There is one span to output from the data below: the lines starting at the line with "Tanzania, site C08, 2014-11-20" and ending at the line with "Young present vote fraction: 0%.". Output it exactly, ends included, nothing more.
:::::
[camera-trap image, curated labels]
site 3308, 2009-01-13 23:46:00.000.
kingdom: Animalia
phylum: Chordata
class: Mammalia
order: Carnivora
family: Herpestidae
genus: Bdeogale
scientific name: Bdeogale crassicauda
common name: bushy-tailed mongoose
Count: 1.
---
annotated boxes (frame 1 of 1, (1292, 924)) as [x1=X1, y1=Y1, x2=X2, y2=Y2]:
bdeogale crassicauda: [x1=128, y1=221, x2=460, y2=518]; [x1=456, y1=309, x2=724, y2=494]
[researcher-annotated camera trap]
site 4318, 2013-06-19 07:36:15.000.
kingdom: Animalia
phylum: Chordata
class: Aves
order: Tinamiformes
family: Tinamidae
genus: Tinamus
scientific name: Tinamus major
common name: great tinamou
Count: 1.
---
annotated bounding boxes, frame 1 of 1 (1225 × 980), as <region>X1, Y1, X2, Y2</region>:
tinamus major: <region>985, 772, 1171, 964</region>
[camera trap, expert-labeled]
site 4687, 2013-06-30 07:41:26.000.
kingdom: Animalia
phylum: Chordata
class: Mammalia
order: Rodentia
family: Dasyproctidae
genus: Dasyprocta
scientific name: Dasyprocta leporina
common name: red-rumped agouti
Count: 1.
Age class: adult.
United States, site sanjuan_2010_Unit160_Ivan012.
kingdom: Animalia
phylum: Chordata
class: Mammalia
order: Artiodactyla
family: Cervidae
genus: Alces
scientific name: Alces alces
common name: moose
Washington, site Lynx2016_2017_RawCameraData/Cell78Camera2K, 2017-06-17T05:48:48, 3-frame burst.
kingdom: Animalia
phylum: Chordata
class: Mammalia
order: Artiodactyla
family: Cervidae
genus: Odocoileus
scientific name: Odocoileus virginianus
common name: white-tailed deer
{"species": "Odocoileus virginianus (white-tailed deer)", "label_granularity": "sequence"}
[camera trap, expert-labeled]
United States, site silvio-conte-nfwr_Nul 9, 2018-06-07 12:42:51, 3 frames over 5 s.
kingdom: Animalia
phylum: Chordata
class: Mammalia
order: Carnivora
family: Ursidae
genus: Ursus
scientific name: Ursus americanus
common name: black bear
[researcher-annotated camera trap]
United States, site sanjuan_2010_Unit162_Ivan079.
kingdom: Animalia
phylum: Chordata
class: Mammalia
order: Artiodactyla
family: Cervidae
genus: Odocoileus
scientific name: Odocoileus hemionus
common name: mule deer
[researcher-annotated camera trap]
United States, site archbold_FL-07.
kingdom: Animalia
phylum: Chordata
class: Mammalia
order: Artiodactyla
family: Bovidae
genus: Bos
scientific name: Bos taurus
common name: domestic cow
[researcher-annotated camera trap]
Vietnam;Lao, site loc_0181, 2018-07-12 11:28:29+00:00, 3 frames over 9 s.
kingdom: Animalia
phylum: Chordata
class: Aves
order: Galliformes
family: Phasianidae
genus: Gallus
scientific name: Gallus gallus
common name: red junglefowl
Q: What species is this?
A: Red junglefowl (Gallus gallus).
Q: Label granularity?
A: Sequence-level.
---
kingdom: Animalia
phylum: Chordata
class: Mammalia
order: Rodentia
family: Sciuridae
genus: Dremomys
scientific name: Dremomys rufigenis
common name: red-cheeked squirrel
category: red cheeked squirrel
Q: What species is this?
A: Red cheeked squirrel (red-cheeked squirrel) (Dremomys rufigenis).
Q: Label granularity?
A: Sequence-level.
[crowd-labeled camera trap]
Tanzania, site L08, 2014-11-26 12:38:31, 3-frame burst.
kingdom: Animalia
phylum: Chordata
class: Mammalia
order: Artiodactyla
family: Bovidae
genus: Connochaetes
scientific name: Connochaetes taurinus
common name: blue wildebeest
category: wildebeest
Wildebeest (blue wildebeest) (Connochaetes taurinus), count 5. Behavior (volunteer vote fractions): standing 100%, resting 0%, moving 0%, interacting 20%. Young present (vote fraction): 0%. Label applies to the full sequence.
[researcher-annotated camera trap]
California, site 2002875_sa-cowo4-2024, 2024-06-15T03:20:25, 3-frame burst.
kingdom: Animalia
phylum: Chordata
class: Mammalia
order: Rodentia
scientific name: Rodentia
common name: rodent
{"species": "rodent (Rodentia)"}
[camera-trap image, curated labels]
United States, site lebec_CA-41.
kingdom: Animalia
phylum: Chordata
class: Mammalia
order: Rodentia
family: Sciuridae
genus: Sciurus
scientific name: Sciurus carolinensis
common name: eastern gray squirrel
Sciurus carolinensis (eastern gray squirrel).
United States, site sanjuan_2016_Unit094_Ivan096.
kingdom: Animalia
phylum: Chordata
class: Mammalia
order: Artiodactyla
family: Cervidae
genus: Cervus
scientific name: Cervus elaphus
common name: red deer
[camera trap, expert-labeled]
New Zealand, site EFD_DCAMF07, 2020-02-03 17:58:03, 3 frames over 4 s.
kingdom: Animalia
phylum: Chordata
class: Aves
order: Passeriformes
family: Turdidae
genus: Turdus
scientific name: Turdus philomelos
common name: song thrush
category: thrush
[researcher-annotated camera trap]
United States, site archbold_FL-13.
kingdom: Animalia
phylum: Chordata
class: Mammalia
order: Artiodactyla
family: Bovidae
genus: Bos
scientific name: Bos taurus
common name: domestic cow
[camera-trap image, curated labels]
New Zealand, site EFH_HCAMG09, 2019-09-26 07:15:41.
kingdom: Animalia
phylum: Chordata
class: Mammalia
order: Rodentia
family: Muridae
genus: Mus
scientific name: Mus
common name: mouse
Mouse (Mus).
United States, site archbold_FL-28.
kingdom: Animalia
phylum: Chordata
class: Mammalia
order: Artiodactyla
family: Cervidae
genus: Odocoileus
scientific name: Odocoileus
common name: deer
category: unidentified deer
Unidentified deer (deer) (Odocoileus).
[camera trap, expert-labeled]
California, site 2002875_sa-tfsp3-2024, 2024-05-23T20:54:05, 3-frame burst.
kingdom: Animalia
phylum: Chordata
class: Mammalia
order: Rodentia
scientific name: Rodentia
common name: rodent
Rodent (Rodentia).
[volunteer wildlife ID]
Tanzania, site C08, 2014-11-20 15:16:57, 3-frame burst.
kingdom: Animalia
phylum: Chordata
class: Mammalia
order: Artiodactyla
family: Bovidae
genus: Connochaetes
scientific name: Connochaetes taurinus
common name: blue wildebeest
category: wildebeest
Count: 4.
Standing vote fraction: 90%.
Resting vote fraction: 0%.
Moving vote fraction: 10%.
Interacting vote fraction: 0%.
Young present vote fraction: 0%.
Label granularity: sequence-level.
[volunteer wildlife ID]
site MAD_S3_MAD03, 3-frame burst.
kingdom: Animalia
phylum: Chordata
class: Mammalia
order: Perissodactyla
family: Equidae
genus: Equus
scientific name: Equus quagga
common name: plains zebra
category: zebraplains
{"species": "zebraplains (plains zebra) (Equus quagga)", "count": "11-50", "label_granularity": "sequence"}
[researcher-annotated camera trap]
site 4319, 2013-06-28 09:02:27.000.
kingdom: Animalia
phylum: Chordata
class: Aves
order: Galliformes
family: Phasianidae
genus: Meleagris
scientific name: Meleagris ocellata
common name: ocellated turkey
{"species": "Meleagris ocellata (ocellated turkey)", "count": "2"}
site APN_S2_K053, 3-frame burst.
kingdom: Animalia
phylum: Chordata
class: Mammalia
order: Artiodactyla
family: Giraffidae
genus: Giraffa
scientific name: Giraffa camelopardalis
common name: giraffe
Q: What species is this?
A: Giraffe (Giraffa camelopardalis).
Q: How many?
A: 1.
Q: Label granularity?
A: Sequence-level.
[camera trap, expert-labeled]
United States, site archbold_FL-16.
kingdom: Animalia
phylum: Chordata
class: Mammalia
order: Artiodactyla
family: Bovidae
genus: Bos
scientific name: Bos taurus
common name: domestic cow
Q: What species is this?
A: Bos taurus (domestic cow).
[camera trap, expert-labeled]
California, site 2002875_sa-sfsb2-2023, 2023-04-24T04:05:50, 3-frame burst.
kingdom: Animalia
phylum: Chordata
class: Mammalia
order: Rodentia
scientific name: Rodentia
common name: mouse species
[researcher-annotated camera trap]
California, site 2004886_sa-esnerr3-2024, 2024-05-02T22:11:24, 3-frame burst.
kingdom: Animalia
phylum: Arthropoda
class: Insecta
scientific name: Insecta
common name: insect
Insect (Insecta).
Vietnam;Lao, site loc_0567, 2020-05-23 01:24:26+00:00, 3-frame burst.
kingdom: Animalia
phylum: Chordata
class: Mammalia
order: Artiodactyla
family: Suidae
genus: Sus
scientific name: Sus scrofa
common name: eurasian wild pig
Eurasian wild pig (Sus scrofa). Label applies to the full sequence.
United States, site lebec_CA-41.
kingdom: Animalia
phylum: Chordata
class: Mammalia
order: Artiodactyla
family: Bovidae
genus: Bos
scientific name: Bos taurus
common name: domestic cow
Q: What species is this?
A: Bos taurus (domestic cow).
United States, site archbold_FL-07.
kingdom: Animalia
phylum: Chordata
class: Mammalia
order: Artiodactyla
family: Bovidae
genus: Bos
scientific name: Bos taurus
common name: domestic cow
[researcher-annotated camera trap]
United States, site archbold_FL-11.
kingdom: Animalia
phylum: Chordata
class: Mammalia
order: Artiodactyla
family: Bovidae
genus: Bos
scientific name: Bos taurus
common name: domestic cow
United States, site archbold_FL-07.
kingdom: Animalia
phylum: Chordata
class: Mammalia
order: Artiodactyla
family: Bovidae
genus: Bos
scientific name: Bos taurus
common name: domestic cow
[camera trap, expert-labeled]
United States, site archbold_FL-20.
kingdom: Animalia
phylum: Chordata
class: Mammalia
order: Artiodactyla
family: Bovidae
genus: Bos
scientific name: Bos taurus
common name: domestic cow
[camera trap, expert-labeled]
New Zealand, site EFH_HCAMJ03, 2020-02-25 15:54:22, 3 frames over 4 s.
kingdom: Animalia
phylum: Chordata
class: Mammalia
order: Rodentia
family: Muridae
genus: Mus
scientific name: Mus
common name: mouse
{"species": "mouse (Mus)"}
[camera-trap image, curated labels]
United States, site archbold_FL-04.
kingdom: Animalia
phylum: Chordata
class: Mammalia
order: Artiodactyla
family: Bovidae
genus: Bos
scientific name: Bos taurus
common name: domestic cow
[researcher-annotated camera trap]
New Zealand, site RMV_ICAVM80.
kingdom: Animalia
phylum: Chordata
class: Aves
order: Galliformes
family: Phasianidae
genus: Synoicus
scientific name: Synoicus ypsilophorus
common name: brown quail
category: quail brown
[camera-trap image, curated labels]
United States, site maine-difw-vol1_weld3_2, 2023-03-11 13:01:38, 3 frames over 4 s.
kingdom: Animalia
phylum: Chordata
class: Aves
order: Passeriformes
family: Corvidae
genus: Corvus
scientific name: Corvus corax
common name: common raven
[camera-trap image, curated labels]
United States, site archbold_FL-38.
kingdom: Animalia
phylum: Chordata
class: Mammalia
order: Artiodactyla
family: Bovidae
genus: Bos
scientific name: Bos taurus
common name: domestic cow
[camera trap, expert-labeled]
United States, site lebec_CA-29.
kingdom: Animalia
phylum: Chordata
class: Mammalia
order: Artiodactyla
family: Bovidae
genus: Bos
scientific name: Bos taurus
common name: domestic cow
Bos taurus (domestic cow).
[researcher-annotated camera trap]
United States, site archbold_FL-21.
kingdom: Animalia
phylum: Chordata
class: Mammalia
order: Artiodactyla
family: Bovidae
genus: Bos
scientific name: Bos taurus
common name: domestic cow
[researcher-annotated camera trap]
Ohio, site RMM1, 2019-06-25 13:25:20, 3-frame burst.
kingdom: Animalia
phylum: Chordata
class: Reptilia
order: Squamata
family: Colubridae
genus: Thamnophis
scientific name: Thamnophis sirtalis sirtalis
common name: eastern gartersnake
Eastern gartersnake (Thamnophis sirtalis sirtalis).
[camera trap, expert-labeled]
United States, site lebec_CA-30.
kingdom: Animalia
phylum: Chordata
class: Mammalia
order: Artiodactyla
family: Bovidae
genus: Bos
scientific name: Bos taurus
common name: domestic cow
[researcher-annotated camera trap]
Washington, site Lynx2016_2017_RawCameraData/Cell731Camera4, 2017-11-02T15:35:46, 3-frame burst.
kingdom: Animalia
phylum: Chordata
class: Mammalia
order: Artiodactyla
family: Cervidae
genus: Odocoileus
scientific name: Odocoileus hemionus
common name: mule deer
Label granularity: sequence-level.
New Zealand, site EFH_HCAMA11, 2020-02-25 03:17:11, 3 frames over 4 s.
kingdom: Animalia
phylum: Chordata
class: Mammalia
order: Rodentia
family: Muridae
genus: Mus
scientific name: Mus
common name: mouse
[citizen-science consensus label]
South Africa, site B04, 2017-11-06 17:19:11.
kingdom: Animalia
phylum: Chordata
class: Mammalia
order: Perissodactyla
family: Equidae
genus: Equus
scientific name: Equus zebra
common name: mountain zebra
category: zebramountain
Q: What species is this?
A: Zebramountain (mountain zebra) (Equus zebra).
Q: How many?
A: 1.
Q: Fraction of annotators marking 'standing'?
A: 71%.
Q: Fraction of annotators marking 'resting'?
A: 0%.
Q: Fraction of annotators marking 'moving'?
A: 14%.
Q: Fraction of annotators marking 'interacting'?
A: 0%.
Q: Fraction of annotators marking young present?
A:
:::::
▸ Exercise output:
Tanzania, site C08, 2014-11-20 15:16:57, 3-frame burst.
kingdom: Animalia
phylum: Chordata
class: Mammalia
order: Artiodactyla
family: Bovidae
genus: Connochaetes
scientific name: Connochaetes taurinus
common name: blue wildebeest
category: wildebeest
Count: 4.
Standing vote fraction: 90%.
Resting vote fraction: 0%.
Moving vote fraction: 10%.
Interacting vote fraction: 0%.
Young present vote fraction: 0%.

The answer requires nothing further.